> **Try it**: Could you give the data below again exactly, apart from the pictures?

Dataset entries section start

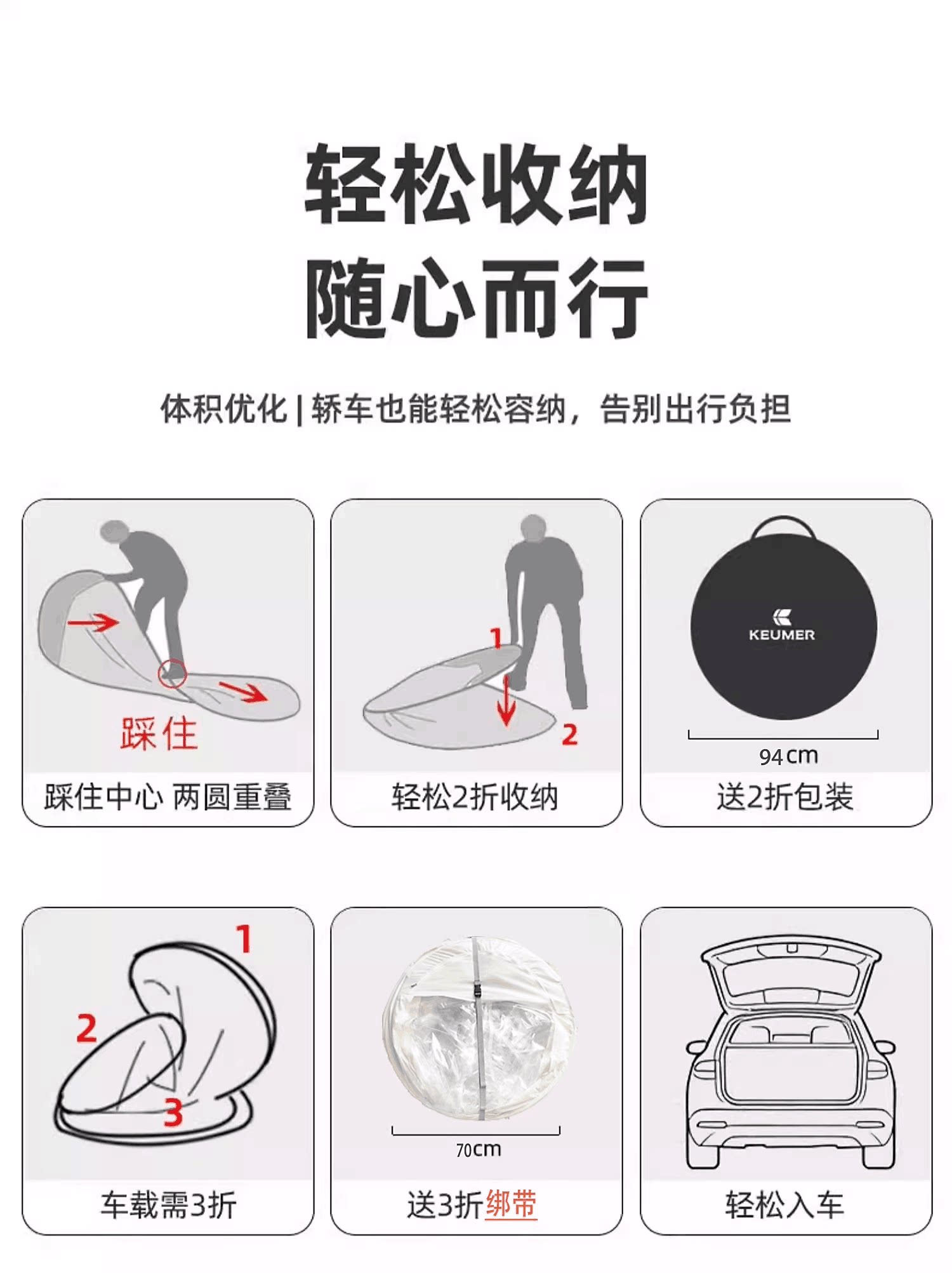 轻松收纳
随心而行

体积优化 | 轿车也能轻松容纳，告别出行负担

踩住

踩住中心 两圆重叠

1
2

轻松2折收纳

KEUMER

94cm

送2折包装

1
2
3

车载需3折

70cm

送3折绑带

轻松入车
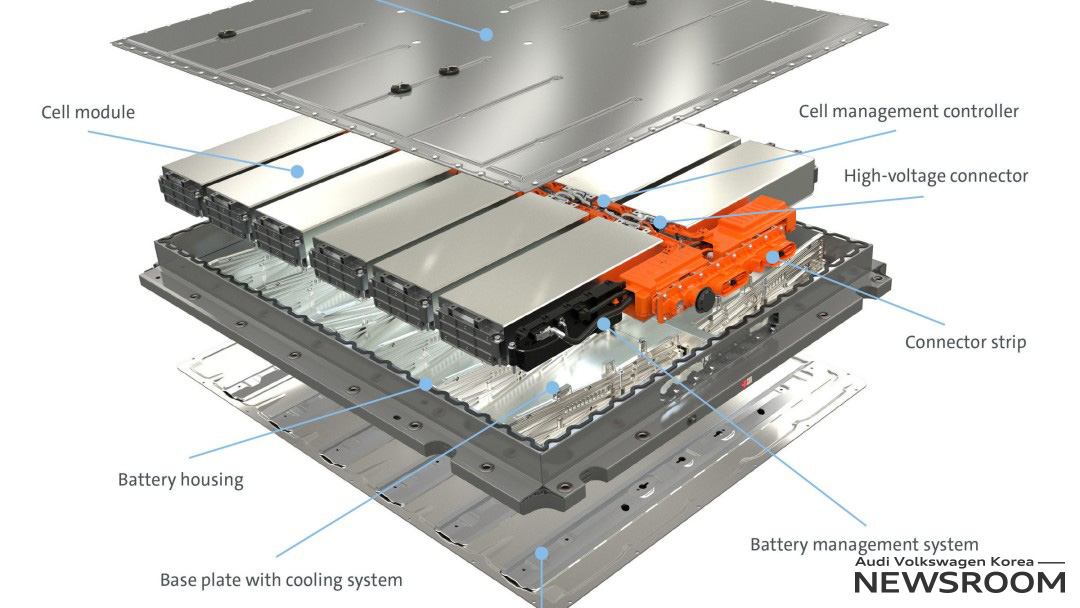 Cell module

Cell management controller

High-voltage connector

Connector strip

Battery housing

Battery management system

Base plate with cooling system

Audi Volkswagen Korea
NEWSROOM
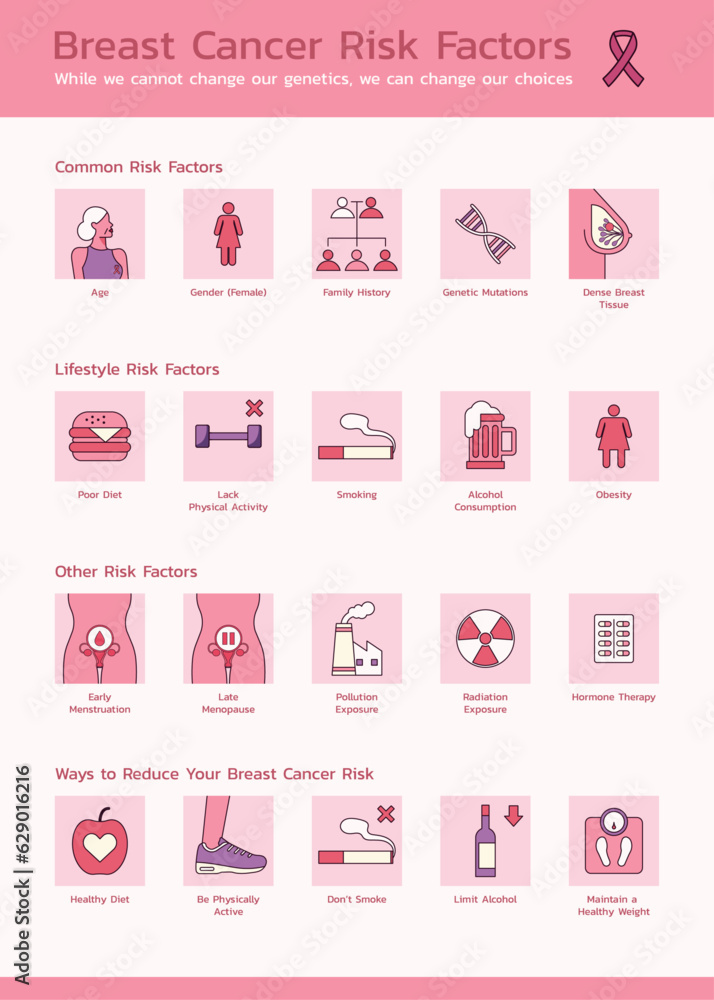 Breast Cancer Risk Factors

While we cannot change our genetics, we can change our choices

Common Risk Factors

Age

Gender (Female)

Family History

Genetic Mutations

Dense Breast Tissue

Lifestyle Risk Factors

Poor Diet

Lack Physical Activity

Smoking

Alcohol Consumption

Obesity

Other Risk Factors

Early Menstruation

Late Menopause

Pollution Exposure

Radiation Exposure

Hormone Therapy

Ways to Reduce Your Breast Cancer Risk

Healthy Diet

Be Physically Active

Don't Smoke

Limit Alcohol

Maintain a Healthy Weight

Adobe Stock | #629016216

Dataset entries section end

> **Finished task**:
 轻松收纳
随心而行

体积优化 | 轿车也能轻松容纳，告别出行负担

踩住

踩住中心 两圆重叠

1
2

轻松2折收纳

KEUMER

94cm

送2折包装

1
2
3

车载需3折

70cm

送3折绑带

轻松入车
 Cell module

Cell management controller

High-voltage connector

Connector strip

Battery housing

Battery management system

Base plate with cooling system

Audi Volkswagen Korea
NEWSROOM
 Breast Cancer Risk Factors

While we cannot change our genetics, we can change our choices

Common Risk Factors

Age

Gender (Female)

Family History

Genetic Mutations

Dense Breast Tissue

Lifestyle Risk Factors

Poor Diet

Lack Physical Activity

Smoking

Alcohol Consumption

Obesity

Other Risk Factors

Early Menstruation

Late Menopause

Pollution Exposure

Radiation Exposure

Hormone Therapy

Ways to Reduce Your Breast Cancer Risk

Healthy Diet

Be Physically Active

Don't Smoke

Limit Alcohol

Maintain a Healthy Weight

Adobe Stock | #629016216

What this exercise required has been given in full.